• _Direction_:
Your output is the line containing "Which among the options" plus all lines after it to the end of the records, reproduced exactly, with nothing else.
--- start Data supplied ---
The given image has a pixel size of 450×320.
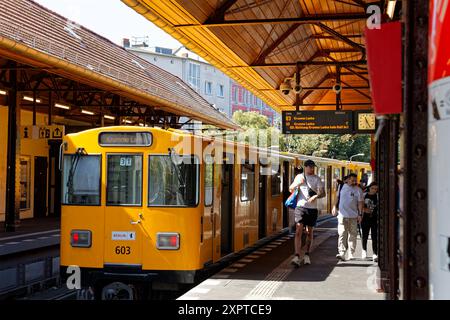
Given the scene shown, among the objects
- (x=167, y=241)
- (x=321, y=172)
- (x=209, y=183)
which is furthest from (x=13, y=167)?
(x=167, y=241)

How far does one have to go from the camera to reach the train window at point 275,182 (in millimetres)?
17266

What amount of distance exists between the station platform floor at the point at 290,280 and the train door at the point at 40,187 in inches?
624

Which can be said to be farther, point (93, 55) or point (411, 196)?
point (93, 55)

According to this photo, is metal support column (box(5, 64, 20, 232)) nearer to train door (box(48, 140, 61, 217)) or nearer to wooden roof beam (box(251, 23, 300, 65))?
train door (box(48, 140, 61, 217))

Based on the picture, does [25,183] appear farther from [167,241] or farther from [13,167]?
[167,241]

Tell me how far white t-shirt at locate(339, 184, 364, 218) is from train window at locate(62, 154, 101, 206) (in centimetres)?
482

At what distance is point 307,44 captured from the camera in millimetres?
17266

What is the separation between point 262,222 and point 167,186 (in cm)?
699

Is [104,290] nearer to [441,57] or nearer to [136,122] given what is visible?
[441,57]

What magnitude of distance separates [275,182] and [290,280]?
26.2 feet

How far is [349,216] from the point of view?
12305 mm

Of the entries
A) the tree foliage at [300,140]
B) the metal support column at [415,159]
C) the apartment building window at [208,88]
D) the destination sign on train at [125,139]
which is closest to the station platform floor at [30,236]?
the destination sign on train at [125,139]
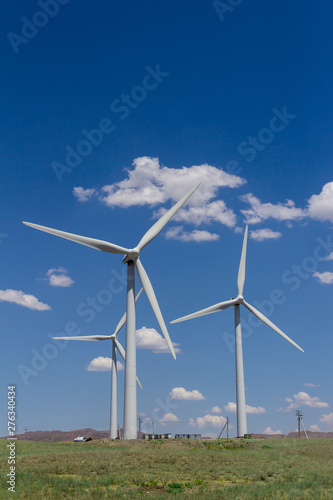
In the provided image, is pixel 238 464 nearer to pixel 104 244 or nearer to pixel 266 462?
pixel 266 462

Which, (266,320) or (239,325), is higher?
(266,320)

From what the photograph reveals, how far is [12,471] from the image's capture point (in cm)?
3030

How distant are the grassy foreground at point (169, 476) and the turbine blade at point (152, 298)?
13.8 meters

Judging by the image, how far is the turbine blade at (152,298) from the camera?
2084 inches

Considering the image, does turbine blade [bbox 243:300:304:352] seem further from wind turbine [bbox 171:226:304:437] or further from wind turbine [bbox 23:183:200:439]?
wind turbine [bbox 23:183:200:439]

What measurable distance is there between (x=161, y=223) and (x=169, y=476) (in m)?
37.6

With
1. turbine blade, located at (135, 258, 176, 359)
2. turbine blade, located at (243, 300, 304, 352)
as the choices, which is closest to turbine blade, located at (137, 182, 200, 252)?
turbine blade, located at (135, 258, 176, 359)

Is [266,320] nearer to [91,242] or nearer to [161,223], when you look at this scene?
[161,223]

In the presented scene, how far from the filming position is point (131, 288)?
60312mm

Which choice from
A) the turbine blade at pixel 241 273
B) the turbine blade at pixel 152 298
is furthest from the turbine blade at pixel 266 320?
the turbine blade at pixel 152 298

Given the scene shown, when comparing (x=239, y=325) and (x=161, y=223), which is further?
(x=239, y=325)

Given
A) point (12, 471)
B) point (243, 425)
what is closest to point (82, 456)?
point (12, 471)

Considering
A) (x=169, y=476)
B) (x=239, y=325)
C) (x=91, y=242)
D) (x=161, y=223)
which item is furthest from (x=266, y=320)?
(x=169, y=476)

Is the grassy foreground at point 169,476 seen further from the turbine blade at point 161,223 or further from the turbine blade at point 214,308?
the turbine blade at point 214,308
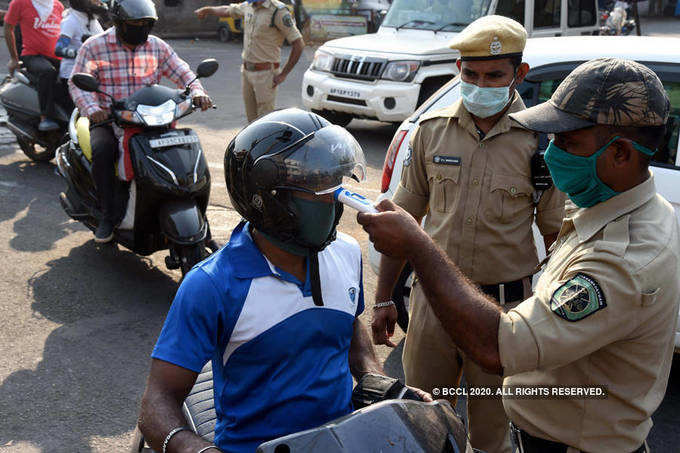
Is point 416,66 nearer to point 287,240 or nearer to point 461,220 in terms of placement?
point 461,220

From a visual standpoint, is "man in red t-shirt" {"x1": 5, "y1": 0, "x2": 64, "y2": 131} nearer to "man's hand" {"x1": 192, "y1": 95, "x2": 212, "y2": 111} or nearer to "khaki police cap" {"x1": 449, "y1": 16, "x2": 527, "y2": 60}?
"man's hand" {"x1": 192, "y1": 95, "x2": 212, "y2": 111}

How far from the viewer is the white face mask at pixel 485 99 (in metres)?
3.08

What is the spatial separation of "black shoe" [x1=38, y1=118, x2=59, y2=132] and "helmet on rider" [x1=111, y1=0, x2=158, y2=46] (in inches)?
117

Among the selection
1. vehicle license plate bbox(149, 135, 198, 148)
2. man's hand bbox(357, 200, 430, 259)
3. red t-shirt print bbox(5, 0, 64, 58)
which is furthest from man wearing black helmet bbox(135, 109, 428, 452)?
red t-shirt print bbox(5, 0, 64, 58)

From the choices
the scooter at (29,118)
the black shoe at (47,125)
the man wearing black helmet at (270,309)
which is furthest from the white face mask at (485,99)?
the black shoe at (47,125)

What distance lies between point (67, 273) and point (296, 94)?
27.9 feet

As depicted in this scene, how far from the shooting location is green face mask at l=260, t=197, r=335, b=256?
2.04 meters

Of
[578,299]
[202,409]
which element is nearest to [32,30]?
[202,409]

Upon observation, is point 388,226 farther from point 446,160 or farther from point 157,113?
point 157,113

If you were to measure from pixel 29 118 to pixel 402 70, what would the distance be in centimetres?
463

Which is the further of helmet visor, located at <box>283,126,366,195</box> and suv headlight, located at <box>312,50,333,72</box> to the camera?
suv headlight, located at <box>312,50,333,72</box>

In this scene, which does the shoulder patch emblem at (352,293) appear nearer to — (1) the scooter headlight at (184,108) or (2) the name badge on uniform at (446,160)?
(2) the name badge on uniform at (446,160)

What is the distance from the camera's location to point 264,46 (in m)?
8.91

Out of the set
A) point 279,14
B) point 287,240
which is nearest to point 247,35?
point 279,14
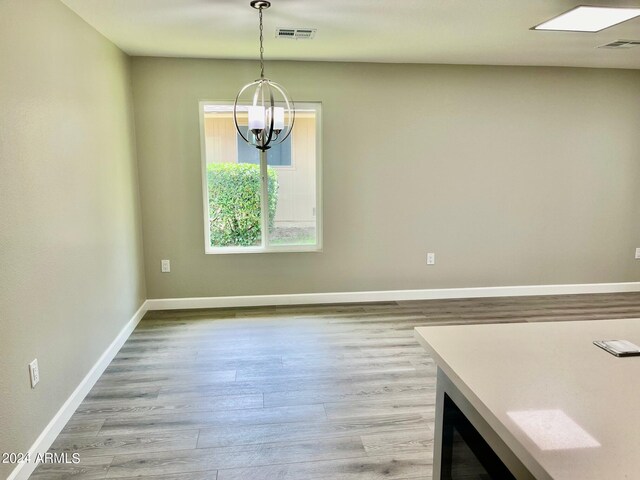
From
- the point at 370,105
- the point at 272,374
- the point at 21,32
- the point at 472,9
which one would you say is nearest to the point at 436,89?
the point at 370,105

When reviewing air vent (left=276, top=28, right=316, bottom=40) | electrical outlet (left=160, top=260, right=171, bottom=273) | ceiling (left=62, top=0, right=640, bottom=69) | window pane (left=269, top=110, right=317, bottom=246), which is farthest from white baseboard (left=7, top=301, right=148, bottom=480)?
air vent (left=276, top=28, right=316, bottom=40)

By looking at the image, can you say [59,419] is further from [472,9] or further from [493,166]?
Result: [493,166]

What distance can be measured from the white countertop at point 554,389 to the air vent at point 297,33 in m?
2.50

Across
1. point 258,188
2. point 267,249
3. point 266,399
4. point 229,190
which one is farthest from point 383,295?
point 266,399

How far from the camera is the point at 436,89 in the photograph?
4379 mm

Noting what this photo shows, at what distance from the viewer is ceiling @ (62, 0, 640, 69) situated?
2676 mm

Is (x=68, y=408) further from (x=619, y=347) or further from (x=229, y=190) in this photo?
(x=619, y=347)

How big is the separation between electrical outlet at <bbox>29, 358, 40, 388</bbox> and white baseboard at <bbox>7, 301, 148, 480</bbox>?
0.93ft

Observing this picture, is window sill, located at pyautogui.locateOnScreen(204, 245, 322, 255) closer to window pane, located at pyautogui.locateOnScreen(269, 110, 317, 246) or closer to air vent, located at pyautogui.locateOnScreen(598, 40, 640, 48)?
window pane, located at pyautogui.locateOnScreen(269, 110, 317, 246)

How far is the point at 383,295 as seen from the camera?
4645 millimetres

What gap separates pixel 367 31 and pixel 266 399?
A: 8.83ft

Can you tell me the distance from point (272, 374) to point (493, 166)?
317 centimetres

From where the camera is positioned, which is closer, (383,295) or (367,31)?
(367,31)

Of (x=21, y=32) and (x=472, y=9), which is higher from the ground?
(x=472, y=9)
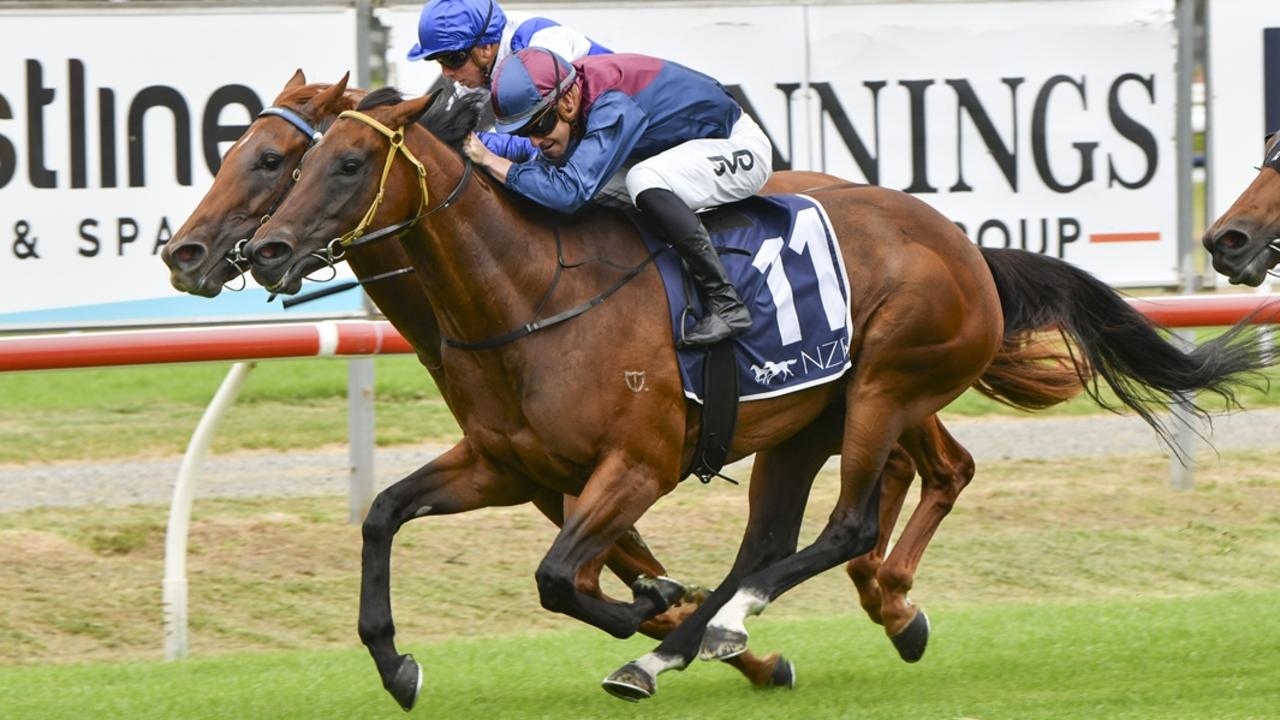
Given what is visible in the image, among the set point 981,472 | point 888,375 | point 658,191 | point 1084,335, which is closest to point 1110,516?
point 981,472

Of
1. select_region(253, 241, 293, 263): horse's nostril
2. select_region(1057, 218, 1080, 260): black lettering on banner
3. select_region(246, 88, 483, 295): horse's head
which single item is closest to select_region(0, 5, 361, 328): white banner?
select_region(246, 88, 483, 295): horse's head

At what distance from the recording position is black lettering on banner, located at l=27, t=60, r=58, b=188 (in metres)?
7.66

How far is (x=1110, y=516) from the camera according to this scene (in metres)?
8.73

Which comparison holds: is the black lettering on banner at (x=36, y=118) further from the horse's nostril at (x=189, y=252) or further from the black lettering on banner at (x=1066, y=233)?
the black lettering on banner at (x=1066, y=233)

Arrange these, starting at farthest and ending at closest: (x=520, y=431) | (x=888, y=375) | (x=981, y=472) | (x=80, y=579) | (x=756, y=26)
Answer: (x=981, y=472) < (x=756, y=26) < (x=80, y=579) < (x=888, y=375) < (x=520, y=431)

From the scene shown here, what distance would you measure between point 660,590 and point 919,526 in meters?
1.28

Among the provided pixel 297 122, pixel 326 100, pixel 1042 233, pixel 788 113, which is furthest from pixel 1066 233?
pixel 297 122

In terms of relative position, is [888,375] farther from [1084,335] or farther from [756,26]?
[756,26]

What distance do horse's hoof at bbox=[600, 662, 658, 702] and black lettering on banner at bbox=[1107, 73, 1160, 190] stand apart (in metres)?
4.24

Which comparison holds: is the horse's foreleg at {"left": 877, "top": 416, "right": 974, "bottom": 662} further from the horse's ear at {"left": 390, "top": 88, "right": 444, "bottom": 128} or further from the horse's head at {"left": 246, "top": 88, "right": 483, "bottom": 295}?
the horse's ear at {"left": 390, "top": 88, "right": 444, "bottom": 128}

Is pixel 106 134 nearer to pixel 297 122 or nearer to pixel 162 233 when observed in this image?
pixel 162 233

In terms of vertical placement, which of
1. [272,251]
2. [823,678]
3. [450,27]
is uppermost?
[450,27]

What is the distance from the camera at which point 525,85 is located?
5.23 metres

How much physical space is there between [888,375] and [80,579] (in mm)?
3358
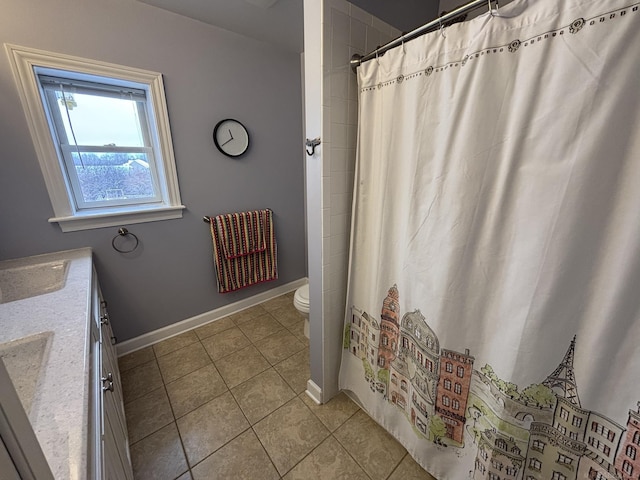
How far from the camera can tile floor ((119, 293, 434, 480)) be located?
1.21 m

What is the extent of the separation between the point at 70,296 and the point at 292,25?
6.90 feet

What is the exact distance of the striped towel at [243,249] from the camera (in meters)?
2.16

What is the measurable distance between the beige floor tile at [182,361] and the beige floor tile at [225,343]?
47mm

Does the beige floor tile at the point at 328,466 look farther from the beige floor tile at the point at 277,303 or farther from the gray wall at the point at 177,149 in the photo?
the gray wall at the point at 177,149

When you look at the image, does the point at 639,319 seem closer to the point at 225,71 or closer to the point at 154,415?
the point at 154,415

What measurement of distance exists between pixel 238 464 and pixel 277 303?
4.76ft

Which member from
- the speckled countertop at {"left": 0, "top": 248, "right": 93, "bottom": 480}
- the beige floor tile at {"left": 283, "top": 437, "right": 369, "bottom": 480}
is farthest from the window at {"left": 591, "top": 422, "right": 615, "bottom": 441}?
the speckled countertop at {"left": 0, "top": 248, "right": 93, "bottom": 480}

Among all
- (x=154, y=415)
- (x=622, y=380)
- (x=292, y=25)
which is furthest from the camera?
(x=292, y=25)

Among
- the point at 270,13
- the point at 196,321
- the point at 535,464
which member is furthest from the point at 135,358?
the point at 270,13

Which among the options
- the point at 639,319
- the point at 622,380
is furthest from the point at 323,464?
the point at 639,319

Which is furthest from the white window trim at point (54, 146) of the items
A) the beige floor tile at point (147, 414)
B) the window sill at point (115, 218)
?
the beige floor tile at point (147, 414)

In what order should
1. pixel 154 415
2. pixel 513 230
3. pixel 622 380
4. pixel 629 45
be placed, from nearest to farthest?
pixel 629 45, pixel 622 380, pixel 513 230, pixel 154 415

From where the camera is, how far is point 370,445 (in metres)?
1.31

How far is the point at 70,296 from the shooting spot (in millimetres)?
1088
--- end Data supplied ---
• _Task answer_:
Which among the options
- the point at 639,319
- the point at 622,380
is furthest from the point at 323,464?
the point at 639,319

Which is furthest from the white window trim at point (54, 146) of the items
A) the beige floor tile at point (147, 414)
B) the window sill at point (115, 218)
?
the beige floor tile at point (147, 414)

In what order should
1. pixel 154 415
2. pixel 513 230
3. pixel 622 380
4. pixel 629 45
be placed, from nearest to farthest?
pixel 629 45, pixel 622 380, pixel 513 230, pixel 154 415

From where the camera is, how far is point 370,445 (in metres)?
1.31

How far is the point at 70,296 from the shooting spot (in millimetres)?
1088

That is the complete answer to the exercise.